O leitor que leu o texto publicado na semana passada terá notado uma certa admiração minha pela análise de Weber. É um fato que pode ser estendido a quase toda sua obra, com uma notável exceção. Minha relação com o clássico “A Ética Protestante e o Espírito do Capitalismo” começou em 1975, quando o livro (o primeiro que li do autor) foi obrigatório no curso de Sociologia.

A primeira impressão, negativa, teve duas fontes. A mais relevante tinha a ver com o objetivo explícito da obra: combater Marx. A intenção era apresentada de modo quase panfletário, definindo o pensamento do atacado como “materialismo histórico ingênuo segundo o qual ‘ideias’ são geradas como ‘reflexo’ ou ‘superestrutura’ de situações econômicas”. No mesmo parágrafo da desqualificação o autor formula sua tese central, segundo a qual “o espírito do capitalismo existiu incontestavelmente antes do capitalismo”. Assim o assunto era apresentado como uma disputa sobre causa e efeito: o que veio primeiro, a economia ou a ética? Também de forma de opostos primários: ou ele está certo ou eu estou.

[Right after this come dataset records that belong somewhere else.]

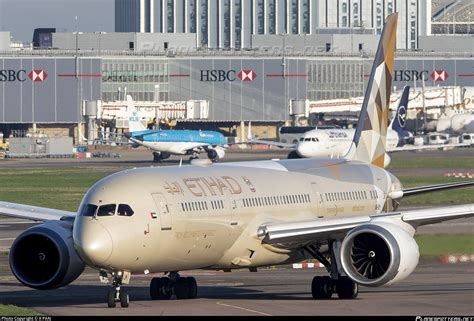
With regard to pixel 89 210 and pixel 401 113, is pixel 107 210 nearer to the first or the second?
pixel 89 210

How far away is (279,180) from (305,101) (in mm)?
154364

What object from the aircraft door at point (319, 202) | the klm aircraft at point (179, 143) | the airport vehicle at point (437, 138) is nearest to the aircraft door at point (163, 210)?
the aircraft door at point (319, 202)

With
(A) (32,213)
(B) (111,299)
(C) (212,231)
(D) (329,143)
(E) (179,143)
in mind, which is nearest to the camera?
(B) (111,299)

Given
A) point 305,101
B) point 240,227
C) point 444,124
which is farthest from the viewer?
point 305,101

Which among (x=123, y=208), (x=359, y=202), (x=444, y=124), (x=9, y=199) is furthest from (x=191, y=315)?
(x=444, y=124)

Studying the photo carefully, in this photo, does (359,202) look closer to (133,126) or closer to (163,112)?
(133,126)

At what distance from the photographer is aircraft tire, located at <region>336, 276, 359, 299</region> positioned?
1497 inches

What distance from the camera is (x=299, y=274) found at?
46.4 m

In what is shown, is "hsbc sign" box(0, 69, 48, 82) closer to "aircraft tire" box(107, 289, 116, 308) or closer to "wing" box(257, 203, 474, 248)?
"wing" box(257, 203, 474, 248)

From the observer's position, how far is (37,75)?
19038cm

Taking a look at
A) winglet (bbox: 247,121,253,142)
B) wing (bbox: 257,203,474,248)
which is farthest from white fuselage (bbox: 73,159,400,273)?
winglet (bbox: 247,121,253,142)

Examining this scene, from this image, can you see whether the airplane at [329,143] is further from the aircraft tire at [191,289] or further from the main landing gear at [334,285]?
the aircraft tire at [191,289]

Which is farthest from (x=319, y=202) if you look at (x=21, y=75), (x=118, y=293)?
(x=21, y=75)

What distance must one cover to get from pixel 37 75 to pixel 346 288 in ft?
514
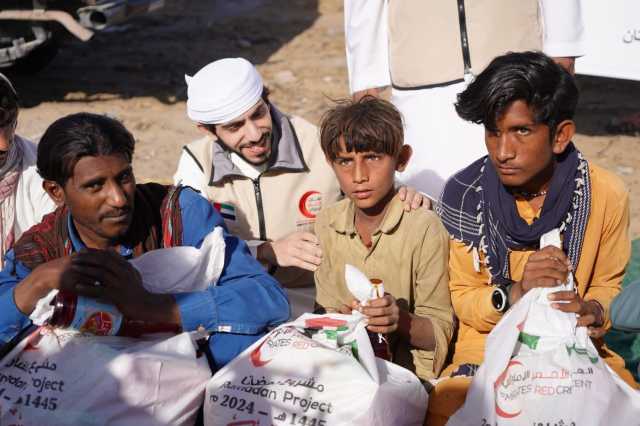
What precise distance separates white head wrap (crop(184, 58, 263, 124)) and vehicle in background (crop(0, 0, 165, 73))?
205 inches

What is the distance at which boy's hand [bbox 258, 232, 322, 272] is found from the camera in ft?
11.5

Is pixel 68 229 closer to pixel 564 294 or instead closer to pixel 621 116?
pixel 564 294

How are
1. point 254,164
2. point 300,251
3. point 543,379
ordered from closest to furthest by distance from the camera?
point 543,379
point 300,251
point 254,164

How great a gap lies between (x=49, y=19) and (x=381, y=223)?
645 cm

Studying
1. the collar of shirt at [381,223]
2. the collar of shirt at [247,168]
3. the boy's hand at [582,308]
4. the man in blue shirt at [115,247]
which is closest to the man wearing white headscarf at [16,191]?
the man in blue shirt at [115,247]

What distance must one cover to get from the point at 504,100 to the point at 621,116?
5396 millimetres

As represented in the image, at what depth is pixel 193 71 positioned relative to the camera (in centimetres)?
1037

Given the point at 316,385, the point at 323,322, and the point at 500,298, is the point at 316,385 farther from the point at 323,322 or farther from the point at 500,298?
the point at 500,298

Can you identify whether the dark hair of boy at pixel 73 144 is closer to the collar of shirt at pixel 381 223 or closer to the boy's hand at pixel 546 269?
the collar of shirt at pixel 381 223

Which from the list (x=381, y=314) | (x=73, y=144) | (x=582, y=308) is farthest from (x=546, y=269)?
(x=73, y=144)

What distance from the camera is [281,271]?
4031 mm

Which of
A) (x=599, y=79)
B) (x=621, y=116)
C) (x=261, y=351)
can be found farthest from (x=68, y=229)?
(x=599, y=79)

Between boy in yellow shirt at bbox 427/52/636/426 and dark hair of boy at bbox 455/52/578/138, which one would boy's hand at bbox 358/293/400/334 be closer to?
boy in yellow shirt at bbox 427/52/636/426

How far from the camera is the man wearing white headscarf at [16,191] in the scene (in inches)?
150
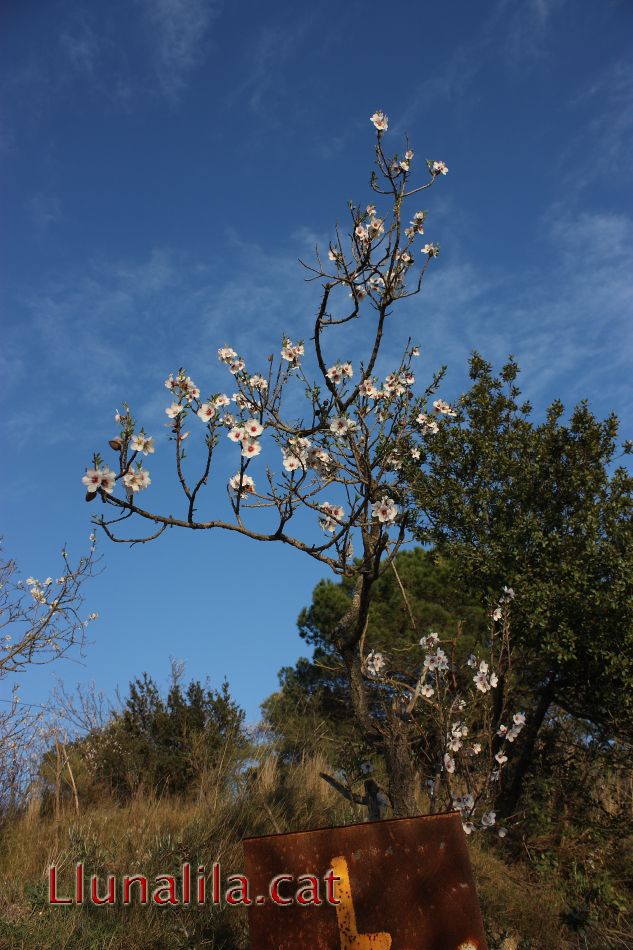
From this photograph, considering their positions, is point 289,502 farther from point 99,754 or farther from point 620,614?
point 99,754

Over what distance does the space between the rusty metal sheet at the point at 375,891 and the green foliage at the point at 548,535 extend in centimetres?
441

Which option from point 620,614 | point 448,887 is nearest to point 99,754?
point 620,614

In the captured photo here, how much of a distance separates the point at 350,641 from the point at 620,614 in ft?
11.9

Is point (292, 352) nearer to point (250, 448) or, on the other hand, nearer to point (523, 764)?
point (250, 448)

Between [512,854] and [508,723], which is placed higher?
[508,723]

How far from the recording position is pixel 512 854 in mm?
7859

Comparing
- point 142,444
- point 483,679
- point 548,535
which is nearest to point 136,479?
point 142,444

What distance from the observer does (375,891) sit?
288cm

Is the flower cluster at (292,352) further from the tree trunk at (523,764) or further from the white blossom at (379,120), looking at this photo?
the tree trunk at (523,764)

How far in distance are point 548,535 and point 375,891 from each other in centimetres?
591

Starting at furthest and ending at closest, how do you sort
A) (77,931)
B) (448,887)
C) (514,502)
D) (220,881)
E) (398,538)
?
(514,502) < (398,538) < (220,881) < (77,931) < (448,887)

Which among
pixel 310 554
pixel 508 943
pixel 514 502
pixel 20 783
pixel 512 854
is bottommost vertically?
pixel 508 943

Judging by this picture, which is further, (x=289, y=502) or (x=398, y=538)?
(x=398, y=538)

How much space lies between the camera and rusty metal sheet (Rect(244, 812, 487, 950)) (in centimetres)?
285
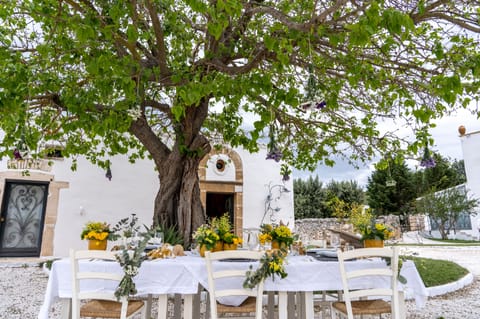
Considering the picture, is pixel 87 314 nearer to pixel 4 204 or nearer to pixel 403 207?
pixel 4 204

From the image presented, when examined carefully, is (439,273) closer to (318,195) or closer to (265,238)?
(265,238)

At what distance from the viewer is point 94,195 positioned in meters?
7.83

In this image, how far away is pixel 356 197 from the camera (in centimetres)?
2177

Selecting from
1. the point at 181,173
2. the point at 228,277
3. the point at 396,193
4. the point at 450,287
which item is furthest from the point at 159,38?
the point at 396,193

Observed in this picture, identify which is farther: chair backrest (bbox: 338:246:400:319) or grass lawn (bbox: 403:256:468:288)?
grass lawn (bbox: 403:256:468:288)

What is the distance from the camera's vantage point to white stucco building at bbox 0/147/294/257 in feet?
23.6

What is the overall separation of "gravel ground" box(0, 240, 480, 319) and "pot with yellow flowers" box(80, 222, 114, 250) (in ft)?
6.00

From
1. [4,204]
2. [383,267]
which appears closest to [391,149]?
[383,267]

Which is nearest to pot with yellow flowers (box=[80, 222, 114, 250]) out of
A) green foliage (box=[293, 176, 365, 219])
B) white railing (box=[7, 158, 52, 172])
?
white railing (box=[7, 158, 52, 172])

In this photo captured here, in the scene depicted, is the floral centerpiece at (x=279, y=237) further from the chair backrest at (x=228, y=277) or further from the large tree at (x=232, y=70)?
the large tree at (x=232, y=70)

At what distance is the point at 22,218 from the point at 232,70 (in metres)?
6.56

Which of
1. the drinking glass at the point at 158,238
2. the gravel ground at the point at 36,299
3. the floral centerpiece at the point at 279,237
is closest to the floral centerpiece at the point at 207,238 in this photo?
the floral centerpiece at the point at 279,237

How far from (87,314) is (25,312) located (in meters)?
2.41

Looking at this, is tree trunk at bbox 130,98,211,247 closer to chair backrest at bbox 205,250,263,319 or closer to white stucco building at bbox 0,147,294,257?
chair backrest at bbox 205,250,263,319
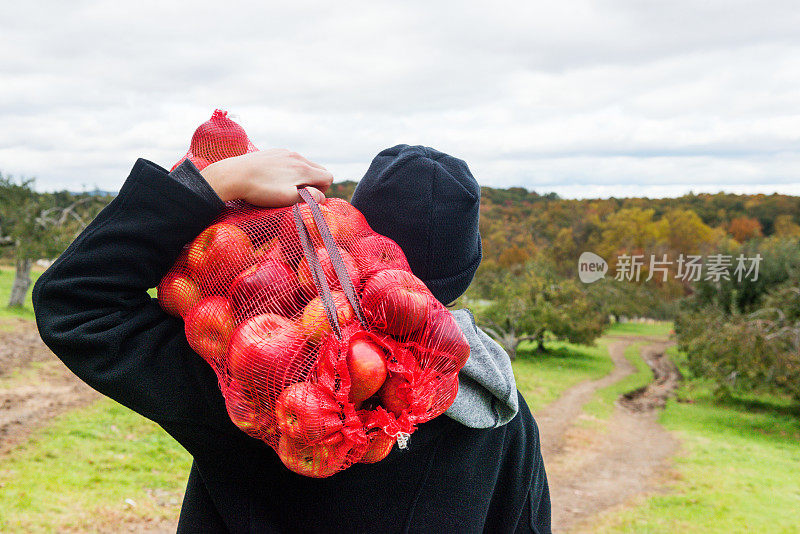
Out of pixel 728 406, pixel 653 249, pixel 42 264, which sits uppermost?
pixel 653 249

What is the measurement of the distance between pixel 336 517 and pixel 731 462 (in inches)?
440

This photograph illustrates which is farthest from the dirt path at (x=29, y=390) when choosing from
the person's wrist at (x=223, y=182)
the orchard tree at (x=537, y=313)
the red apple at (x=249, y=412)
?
the orchard tree at (x=537, y=313)

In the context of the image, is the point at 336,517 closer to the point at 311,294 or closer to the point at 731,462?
the point at 311,294

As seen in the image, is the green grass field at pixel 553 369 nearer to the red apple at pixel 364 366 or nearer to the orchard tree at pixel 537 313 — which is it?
the orchard tree at pixel 537 313

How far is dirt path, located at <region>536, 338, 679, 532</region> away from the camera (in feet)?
27.2

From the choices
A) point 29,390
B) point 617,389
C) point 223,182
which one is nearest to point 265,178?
point 223,182

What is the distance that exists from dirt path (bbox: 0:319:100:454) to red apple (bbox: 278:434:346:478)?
6747mm

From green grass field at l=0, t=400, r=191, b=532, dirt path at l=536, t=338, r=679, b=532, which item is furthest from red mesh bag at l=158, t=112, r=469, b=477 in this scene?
dirt path at l=536, t=338, r=679, b=532

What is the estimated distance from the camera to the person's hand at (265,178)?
1.06 metres

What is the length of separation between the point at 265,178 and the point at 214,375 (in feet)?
1.10

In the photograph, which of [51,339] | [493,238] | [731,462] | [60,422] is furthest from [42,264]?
[51,339]

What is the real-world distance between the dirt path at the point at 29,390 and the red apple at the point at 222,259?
6.61 metres

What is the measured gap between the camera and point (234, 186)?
1.06 m

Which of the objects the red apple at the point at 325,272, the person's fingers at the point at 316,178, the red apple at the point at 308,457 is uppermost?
the person's fingers at the point at 316,178
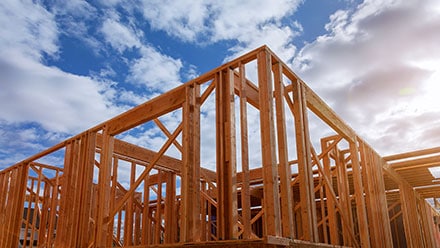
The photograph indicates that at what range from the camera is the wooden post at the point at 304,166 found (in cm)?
679

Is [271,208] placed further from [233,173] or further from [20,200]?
[20,200]

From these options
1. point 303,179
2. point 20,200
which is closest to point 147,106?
point 303,179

Este enquadramento pesou para o jovem leitor que fui. Não consegui ler o argumento sem ele, de modo que respondia negativamente ao desafio proposto. Se bem me lembro, a decisão pré-formada pela leitura de Marx levou a um juízo sumário dos opostos, tomada em conversa de bar. Era algo do tipo: “se o espírito do protestantismo explica capitalismo, deveria haver capitalismo na Guiana e no Suriname, que foram colonizados por protestantes”. De qualquer forma, foi uma resposta tão esquemática quanto a pergunta.

A segunda abordagem negativa veio pouco mais tarde, a partir da leitura do magistral “Errantes do Novo Século”, lançado no mesmo ano e de autoria de Douglas Teixeira Monteiro. Ele era discípulo de Roger Bastide, seu herdeiro nos estudos de Sociologia da Religião – um curso de grande fama em minha época de estudante. No convívio com esta experiência aprendi uma maneira de abordar sociologicamente o assunto que me cativou: considerar a fé de cada um fato inquestionável, que o olhar do estudioso deve aceitar sem julgamento.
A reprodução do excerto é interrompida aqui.